Proposition: For any $a > 1$ and $t \geqslant 0$,$$ \min_{\substack{\vec{x} \in \R_{\geqslant 0}^n\\\|\vec{x}\|_a = t}} \|\vec{x}\|_1 = t, $$ so the best function $f_a: [0, +∞) → \R$ satisfying $\|\vec{x}\|_1 \geqslant f_a(\|\vec{x}\|_a)$ for all $x \in \R_{\geqslant 0}^n$ is $f_a(t) = t$.

Proof: A lemma is needed.

Lemma: $(x + y)^a \geqslant x^a + y^a$ for $x, y \geqslant 0$.

Proof: Define $g(t) = (t + 1)^a - t^a$ for $t \geqslant 0$. Since $g'(t) = a ((t + 1)^{a - 1} - t^{a - 1}) \geqslant 0$, then $g(t) \geqslant g(0) = 1$ for $t \geqslant 0$.

Now for $x, y > 0$,$$ g\left( \frac{x}{y} \right) = \left( \frac{x}{y} + 1 \right)^a - \left( \frac{x}{y} \right)^a \geqslant 1 \Longrightarrow (x + y)^a \geqslant x^a + y^a. $$ And the inequality is obviously true if either $x = 0$ or $y = 0$. $\square$

Now return to the proposition.

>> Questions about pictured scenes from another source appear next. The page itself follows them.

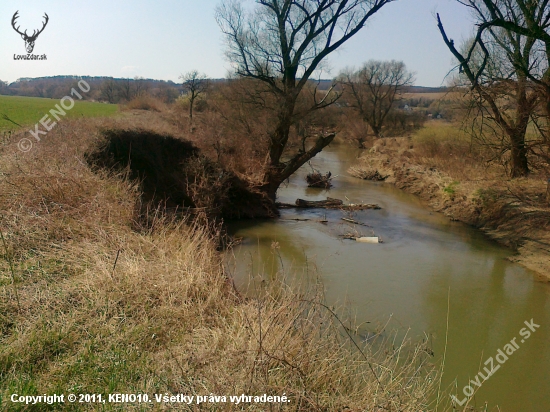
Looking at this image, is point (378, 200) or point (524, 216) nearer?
point (524, 216)

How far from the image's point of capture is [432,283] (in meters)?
10.3

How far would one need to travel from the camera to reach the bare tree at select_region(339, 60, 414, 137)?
44062mm

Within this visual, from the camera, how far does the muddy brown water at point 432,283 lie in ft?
22.2

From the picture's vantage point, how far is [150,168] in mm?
13812

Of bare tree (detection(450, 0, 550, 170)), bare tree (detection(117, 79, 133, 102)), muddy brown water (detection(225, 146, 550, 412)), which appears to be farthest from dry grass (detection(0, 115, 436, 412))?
bare tree (detection(117, 79, 133, 102))

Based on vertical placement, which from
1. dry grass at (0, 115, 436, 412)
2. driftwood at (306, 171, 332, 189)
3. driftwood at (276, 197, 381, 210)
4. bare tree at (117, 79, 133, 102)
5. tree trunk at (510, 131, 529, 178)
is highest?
bare tree at (117, 79, 133, 102)

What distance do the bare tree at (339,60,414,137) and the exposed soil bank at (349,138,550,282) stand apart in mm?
19784

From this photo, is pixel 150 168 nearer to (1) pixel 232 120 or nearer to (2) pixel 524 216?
(1) pixel 232 120

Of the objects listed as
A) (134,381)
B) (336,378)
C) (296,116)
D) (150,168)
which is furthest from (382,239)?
(134,381)

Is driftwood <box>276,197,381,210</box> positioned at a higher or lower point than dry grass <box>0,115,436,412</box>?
lower

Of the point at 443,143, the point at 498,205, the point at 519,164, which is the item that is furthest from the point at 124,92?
the point at 498,205

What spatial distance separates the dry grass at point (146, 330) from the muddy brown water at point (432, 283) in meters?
1.29

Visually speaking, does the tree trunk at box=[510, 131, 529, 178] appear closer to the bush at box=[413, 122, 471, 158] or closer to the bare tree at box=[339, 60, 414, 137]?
the bush at box=[413, 122, 471, 158]

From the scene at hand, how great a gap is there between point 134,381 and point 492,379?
540 cm
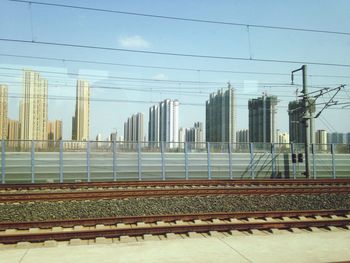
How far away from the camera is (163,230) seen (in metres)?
8.98

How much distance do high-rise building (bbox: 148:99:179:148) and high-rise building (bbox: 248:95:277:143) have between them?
12.1 meters

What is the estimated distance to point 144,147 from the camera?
2234 cm

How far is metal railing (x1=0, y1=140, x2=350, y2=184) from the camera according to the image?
20.8 m

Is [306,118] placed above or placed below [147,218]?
above

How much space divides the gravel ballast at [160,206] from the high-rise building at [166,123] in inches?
1514

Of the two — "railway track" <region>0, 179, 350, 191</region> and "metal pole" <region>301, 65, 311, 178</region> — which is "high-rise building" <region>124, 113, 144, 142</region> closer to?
"metal pole" <region>301, 65, 311, 178</region>

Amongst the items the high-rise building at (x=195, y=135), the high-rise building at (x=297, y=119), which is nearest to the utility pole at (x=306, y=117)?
the high-rise building at (x=297, y=119)

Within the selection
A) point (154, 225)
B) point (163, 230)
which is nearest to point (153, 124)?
point (154, 225)

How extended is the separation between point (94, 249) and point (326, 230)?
6610mm

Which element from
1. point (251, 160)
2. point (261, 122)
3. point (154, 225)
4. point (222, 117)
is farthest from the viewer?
point (222, 117)

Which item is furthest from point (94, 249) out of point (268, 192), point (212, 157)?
point (212, 157)

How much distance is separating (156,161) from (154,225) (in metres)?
13.0

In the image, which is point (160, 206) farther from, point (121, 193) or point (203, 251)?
point (203, 251)

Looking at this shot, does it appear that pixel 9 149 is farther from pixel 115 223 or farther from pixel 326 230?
pixel 326 230
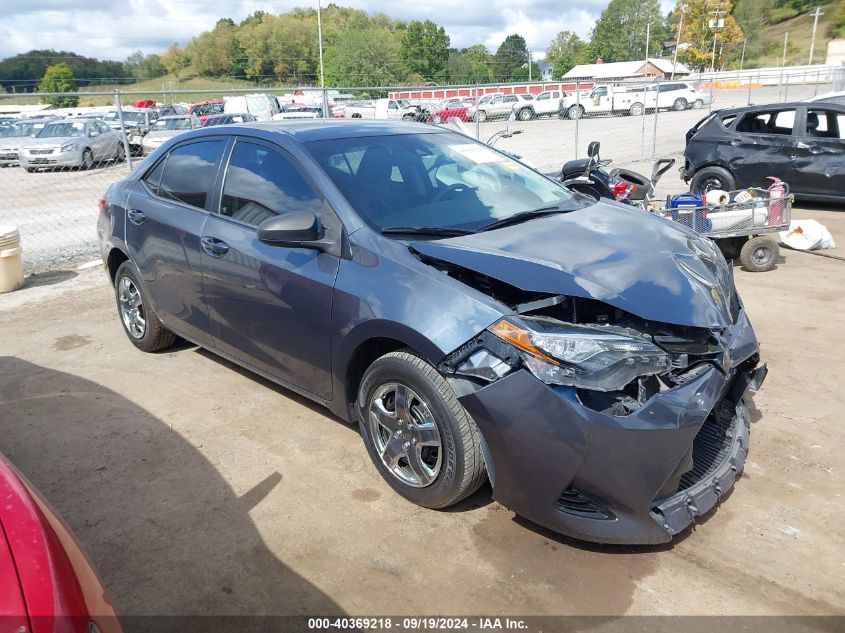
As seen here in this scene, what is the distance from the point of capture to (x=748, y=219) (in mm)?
6992

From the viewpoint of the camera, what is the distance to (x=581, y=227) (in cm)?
362

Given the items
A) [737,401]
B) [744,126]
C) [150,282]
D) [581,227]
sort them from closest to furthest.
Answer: [737,401], [581,227], [150,282], [744,126]

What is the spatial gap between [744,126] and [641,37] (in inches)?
5009

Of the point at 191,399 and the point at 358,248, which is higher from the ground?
the point at 358,248

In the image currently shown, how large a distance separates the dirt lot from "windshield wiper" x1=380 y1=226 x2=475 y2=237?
126 centimetres

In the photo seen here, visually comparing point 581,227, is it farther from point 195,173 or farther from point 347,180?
point 195,173

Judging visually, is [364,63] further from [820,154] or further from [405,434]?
[405,434]

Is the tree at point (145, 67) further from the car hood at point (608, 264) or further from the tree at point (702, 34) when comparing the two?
the car hood at point (608, 264)

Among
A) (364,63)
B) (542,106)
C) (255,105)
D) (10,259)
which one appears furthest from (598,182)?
(364,63)

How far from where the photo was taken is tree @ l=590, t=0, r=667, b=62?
12212 centimetres

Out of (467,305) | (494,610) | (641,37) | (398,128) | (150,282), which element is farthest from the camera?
(641,37)

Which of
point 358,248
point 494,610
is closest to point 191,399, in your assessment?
point 358,248

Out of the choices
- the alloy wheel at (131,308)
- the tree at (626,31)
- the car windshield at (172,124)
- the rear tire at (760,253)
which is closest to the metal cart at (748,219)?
the rear tire at (760,253)

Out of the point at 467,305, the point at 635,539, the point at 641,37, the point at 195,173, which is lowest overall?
the point at 635,539
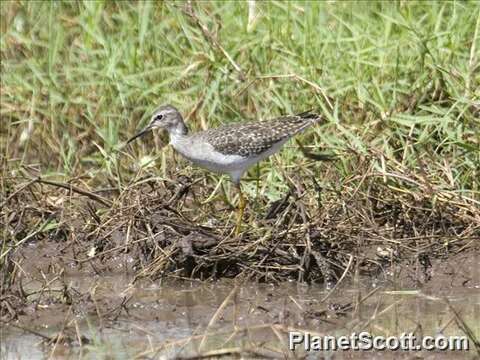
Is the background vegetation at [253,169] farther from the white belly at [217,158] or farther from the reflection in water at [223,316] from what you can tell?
the white belly at [217,158]

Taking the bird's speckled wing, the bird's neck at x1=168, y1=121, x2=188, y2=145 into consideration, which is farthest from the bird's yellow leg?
the bird's neck at x1=168, y1=121, x2=188, y2=145

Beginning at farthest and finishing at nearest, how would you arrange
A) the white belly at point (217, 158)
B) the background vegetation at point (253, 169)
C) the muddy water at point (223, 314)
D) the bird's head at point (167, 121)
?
the bird's head at point (167, 121) < the white belly at point (217, 158) < the background vegetation at point (253, 169) < the muddy water at point (223, 314)

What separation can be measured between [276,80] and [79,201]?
1.79 metres

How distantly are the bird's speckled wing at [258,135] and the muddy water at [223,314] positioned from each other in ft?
3.44

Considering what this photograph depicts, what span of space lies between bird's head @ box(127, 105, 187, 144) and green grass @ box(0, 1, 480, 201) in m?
0.34

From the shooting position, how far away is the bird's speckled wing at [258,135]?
28.9ft

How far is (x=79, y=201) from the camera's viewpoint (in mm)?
9258

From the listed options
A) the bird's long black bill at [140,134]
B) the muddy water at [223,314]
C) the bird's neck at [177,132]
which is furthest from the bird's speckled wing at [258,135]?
the muddy water at [223,314]

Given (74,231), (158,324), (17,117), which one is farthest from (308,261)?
(17,117)

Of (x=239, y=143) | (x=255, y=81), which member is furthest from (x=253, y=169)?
(x=239, y=143)

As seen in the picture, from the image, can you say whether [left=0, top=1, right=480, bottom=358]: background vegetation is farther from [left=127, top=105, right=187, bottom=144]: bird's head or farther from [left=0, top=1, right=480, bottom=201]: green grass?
[left=127, top=105, right=187, bottom=144]: bird's head

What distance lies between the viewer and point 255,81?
31.8ft

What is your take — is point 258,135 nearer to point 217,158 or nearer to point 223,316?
point 217,158

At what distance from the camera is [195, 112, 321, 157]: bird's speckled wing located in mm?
8797
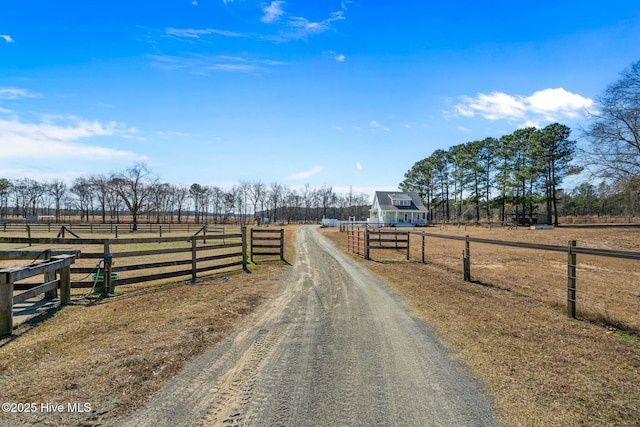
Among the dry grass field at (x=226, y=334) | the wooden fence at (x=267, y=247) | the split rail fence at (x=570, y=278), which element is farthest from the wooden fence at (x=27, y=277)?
the split rail fence at (x=570, y=278)

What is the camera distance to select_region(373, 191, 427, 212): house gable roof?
58966 millimetres

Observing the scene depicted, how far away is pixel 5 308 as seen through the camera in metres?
4.91

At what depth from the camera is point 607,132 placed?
25453 mm

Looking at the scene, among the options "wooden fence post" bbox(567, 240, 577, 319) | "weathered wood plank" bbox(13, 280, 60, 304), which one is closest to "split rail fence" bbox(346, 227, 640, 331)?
"wooden fence post" bbox(567, 240, 577, 319)

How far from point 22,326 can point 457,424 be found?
6468mm

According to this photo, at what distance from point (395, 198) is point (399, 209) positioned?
2.29 metres

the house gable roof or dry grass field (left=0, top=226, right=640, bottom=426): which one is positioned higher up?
the house gable roof

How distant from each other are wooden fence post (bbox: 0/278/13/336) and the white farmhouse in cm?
5363

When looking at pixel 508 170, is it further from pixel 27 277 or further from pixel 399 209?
pixel 27 277

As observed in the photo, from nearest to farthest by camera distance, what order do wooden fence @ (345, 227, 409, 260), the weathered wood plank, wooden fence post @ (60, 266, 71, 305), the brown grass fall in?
the brown grass
the weathered wood plank
wooden fence post @ (60, 266, 71, 305)
wooden fence @ (345, 227, 409, 260)

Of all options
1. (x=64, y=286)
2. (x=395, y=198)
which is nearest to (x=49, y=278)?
(x=64, y=286)

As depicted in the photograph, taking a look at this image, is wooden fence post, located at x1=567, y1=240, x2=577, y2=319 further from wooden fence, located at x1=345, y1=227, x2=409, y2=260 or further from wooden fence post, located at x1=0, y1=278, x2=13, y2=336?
wooden fence post, located at x1=0, y1=278, x2=13, y2=336

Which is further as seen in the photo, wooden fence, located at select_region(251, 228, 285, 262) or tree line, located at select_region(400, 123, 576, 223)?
tree line, located at select_region(400, 123, 576, 223)

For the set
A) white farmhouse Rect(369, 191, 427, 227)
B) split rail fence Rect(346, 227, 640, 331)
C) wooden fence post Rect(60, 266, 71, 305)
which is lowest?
split rail fence Rect(346, 227, 640, 331)
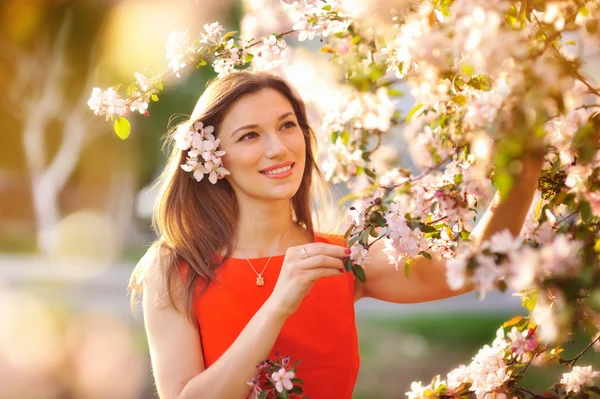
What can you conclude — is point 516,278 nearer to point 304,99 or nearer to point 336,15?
point 336,15

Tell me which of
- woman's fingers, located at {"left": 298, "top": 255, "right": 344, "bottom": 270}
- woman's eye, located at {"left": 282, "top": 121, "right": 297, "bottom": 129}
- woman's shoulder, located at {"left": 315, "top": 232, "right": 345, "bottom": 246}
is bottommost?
woman's fingers, located at {"left": 298, "top": 255, "right": 344, "bottom": 270}

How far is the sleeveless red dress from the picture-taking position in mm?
2307

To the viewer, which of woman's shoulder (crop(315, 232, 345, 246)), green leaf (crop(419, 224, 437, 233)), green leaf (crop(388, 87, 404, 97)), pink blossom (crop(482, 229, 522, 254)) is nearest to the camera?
pink blossom (crop(482, 229, 522, 254))

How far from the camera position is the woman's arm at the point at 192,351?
1.97 meters

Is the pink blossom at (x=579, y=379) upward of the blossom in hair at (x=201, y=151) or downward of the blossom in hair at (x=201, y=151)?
downward

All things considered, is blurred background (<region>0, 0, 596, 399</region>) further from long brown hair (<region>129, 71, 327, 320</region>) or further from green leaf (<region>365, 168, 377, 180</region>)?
green leaf (<region>365, 168, 377, 180</region>)

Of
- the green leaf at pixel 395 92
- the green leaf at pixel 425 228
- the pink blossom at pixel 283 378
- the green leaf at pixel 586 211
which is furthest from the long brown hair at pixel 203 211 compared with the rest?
the green leaf at pixel 586 211

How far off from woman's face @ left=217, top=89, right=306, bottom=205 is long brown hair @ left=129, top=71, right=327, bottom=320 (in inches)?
2.2

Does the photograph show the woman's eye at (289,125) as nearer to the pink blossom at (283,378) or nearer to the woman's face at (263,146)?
the woman's face at (263,146)

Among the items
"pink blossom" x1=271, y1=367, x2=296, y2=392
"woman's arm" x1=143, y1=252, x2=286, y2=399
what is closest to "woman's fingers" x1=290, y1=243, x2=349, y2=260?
"woman's arm" x1=143, y1=252, x2=286, y2=399

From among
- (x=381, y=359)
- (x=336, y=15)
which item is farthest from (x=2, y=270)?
(x=336, y=15)

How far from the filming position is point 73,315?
32.4 feet

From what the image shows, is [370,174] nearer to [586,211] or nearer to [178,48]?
[178,48]

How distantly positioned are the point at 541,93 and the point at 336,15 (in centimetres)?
89
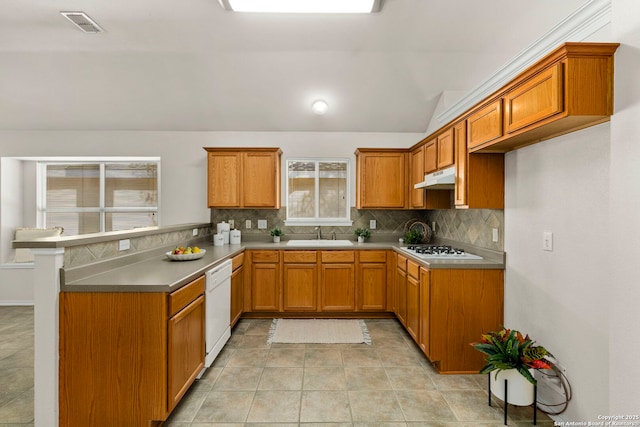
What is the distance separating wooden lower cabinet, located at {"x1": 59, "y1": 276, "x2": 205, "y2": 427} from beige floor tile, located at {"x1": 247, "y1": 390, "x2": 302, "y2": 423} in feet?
1.88

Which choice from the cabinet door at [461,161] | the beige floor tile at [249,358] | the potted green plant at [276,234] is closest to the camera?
the cabinet door at [461,161]

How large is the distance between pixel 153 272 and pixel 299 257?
6.04ft

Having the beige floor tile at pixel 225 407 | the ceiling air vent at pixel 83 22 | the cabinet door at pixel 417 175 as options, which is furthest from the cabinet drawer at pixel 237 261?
the ceiling air vent at pixel 83 22

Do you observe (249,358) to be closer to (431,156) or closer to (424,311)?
(424,311)

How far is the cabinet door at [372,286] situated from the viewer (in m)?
3.68

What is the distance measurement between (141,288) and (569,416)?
267cm

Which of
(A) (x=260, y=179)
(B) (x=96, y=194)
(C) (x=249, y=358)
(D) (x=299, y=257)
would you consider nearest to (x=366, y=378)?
(C) (x=249, y=358)

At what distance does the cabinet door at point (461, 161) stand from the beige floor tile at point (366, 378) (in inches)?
61.9

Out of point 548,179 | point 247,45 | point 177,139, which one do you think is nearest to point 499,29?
point 548,179

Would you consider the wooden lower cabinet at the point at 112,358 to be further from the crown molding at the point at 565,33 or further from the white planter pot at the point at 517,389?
the crown molding at the point at 565,33

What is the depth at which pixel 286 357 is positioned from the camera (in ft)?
9.05

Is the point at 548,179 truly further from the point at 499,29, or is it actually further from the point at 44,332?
the point at 44,332

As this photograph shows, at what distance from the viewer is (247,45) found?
3.15 metres

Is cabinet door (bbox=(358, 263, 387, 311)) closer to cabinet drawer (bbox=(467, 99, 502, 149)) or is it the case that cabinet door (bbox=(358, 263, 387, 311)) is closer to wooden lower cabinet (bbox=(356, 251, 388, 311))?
wooden lower cabinet (bbox=(356, 251, 388, 311))
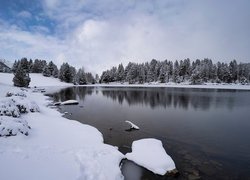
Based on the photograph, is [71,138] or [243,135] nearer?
[71,138]

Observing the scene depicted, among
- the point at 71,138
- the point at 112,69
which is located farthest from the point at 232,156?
the point at 112,69

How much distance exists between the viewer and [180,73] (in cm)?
10856

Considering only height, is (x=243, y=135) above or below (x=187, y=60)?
below

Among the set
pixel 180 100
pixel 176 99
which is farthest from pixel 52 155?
pixel 176 99

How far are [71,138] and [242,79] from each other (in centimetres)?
10781

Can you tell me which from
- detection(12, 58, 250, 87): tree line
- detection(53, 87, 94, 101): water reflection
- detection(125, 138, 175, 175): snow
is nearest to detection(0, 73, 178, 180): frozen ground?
detection(125, 138, 175, 175): snow

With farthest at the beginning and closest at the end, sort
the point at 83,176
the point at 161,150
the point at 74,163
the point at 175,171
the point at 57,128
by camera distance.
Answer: the point at 57,128 < the point at 161,150 < the point at 175,171 < the point at 74,163 < the point at 83,176

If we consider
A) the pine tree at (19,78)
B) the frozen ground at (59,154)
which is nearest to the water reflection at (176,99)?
the pine tree at (19,78)

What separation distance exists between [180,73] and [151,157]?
103 metres

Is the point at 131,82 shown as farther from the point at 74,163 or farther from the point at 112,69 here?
the point at 74,163

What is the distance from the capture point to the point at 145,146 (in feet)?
42.4

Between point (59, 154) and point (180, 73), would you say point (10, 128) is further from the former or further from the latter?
point (180, 73)

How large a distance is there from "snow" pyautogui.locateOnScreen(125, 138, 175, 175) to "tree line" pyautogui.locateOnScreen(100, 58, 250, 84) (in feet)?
296

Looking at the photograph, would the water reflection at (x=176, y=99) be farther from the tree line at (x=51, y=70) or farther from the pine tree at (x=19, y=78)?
the tree line at (x=51, y=70)
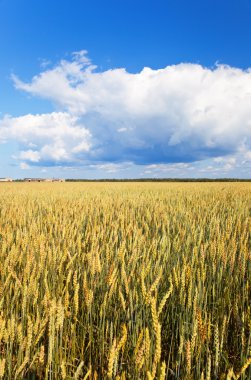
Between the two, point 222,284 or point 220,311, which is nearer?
point 220,311

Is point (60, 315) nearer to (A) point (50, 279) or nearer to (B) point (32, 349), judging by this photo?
(B) point (32, 349)

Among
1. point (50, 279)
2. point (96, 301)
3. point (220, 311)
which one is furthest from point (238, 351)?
point (50, 279)

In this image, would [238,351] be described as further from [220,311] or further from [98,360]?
[98,360]

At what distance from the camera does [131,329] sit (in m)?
1.61

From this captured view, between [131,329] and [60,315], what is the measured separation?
1.95 ft

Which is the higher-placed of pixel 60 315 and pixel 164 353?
pixel 60 315

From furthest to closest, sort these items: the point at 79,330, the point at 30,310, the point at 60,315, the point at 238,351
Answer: the point at 30,310 → the point at 79,330 → the point at 238,351 → the point at 60,315

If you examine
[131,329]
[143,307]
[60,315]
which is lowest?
[131,329]

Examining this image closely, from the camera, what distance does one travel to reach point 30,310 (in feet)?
6.04

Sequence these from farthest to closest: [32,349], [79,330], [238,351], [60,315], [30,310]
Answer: [30,310] → [79,330] → [238,351] → [32,349] → [60,315]

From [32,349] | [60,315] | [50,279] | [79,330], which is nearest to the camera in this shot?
[60,315]

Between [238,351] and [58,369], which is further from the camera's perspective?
[238,351]

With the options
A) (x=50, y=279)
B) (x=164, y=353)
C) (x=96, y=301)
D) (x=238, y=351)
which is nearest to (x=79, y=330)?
(x=96, y=301)

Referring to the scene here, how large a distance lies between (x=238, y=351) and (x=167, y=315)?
41cm
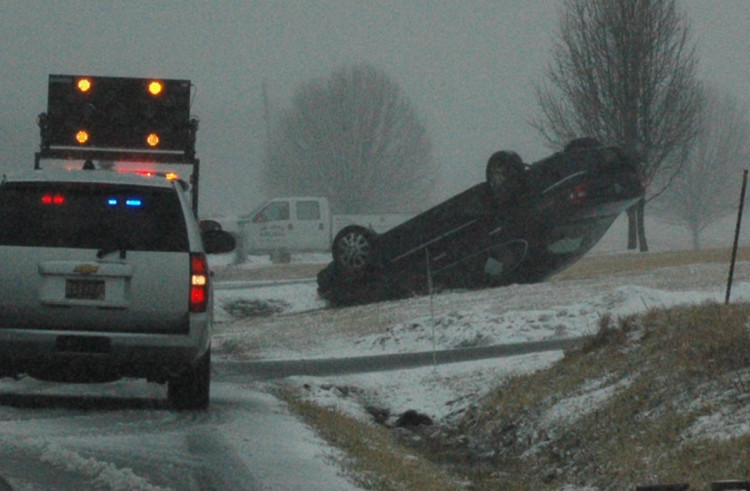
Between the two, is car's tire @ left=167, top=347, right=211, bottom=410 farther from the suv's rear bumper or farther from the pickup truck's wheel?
the pickup truck's wheel

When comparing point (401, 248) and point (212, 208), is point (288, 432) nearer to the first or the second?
point (401, 248)

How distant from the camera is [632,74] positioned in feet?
145

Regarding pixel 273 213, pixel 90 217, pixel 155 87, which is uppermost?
pixel 273 213

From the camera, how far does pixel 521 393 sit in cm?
1347

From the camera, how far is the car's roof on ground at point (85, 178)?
11.0m

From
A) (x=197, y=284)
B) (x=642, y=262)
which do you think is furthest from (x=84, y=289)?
(x=642, y=262)

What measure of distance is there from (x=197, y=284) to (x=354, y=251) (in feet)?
53.8

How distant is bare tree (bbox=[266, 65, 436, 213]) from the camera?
93375 millimetres

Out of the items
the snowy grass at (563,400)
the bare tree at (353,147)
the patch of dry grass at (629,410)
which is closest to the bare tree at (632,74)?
the snowy grass at (563,400)

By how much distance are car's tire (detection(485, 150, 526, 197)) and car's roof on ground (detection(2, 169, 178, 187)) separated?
14.5m

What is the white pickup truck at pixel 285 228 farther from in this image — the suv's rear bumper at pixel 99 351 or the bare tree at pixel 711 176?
the bare tree at pixel 711 176

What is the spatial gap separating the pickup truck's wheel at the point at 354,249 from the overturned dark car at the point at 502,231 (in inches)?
0.7

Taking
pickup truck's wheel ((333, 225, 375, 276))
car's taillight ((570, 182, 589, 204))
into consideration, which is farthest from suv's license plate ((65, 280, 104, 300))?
pickup truck's wheel ((333, 225, 375, 276))

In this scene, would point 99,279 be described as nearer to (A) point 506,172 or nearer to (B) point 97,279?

First, the minimum is attainable since $\{\vec{x} \in \R_{\geqslant 0}^n \mid \|\vec{x}\|_a = t\}$ is tight in $\R^n$, i.e. closed and bounded.

On the one hand, taking $\vec{x} = (t, 0, \cdots, 0)$ shows that $\min\limits_{\substack{\vec{x} \in \R_{\geqslant 0}^n\\\|\vec{x}\|_a = t}} \|\vec{x}\|_1 \leqslant t$. On the other hand, the lemma implies that for $\vec{x} \in \R_{\geqslant 0}^n$ with $\|\vec{x}\|_a = t$,$$ \|\vec{x}\|_1^a = \left( \sum_{k = 1}^n x_k \right)^a \geqslant \left( \sum_{k = 1}^{n - 1} x_k \right)^a + x_n^a \geqslant \cdots \geqslant \sum_{k = 1}^n x_k^a = \|\vec{x}\|_a^a = t^a, $$ thus $\|\vec{x}\|_1 \geqslant t$ and $\min\limits_{\substack{\vec{x} \in \R_{\geqslant 0}^n\\\|\vec{x}\|_a = t}} \|\vec{x}\|_1 \geqslant t$. Therefore, $\min\limits_{\substack{\vec{x} \in \R_{\geqslant 0}^n\\\|\vec{x}\|_a = t}} \|\vec{x}\|_1 = t$. $\square$


As an example in which a non-linear function is the best lower bound, consider the inequality$$ x^2 + y^2 + 2 \geqslant f(x + y).\quad \forall (x, y) \in \R^2 $$ An obvious linear choice for $f$ is $f(t) = 2t$ since$$ (x^2 + y^2 + 2) - 2(x + y) = (x - 1)^2 + (y - 1)^2 \geqslant 0, $$ but the best bound is $f(t) = \dfrac{t^2}{2} + 2 \geqslant 2t$ because for any $t \in \R$,$$ (x^2 + y^2 + 2)\bigr|_{x + y = t} = x^2 + (t - x)^2 + 2 = 2\left( x - \frac{t}{2} \right)^2 + \frac{t^2}{2} + 2 \geqslant \frac{t^2}{2} + 2, $$ and the equality is attained when $x = y = \dfrac{t}{2}$.